Last week my environmental collaboration class discussed how the daily bombardment of information from multiple social platforms creates slactivists. These slactivists have so many different causes streaming into their consciousness daily that they halfheartedly support issues by liking or sharing them on Facebook for example. How in this age can we create campaigns, community planning platforms, or explain systems in a way that drive people to participate and stay actively involved?
We do this, as the reading suggests, by showing and not telling them. In the same environmental collaboration class our group has been tasked with submitting to the city of Nederland new planning methods that more effectively engage the community than the policies currently in place. At this moment citizen involvement in Nederland is poorly accomplished through town meetings, which from what we have gathered, consist of a dry reading of proposed policy changes and projects. Town officials simply tell the few citizens who attend what is going on in the town, and have recognized that this is an ineffective way to communicate information.

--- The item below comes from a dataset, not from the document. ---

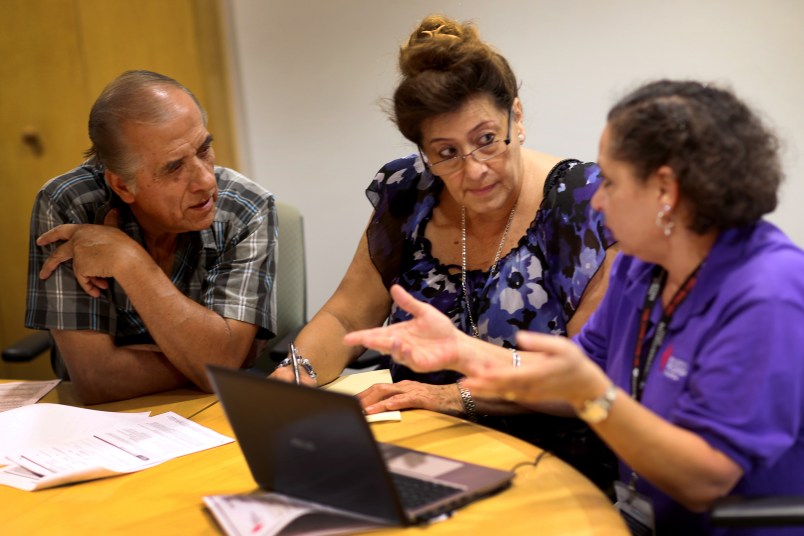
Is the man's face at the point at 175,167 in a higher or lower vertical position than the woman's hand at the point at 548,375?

My group specifically has found a new method for encouraging more participation in community planning through a process called "Have Your Say Days." These are community events held throughout the week that visualize different aspects of the community planning process through maps, vision boards, paintings, pictures, music, etc. We hope that by displaying important information in a way that is more attractive to the human brain than simply talking at people during boring town meetings, more community engagement will result.
Question: When you are creating information that will be presented to a group do you ever consider what it will look like from the audiences perspective, and whether or not your work would seem interesting, interactive, and engaging to yourself?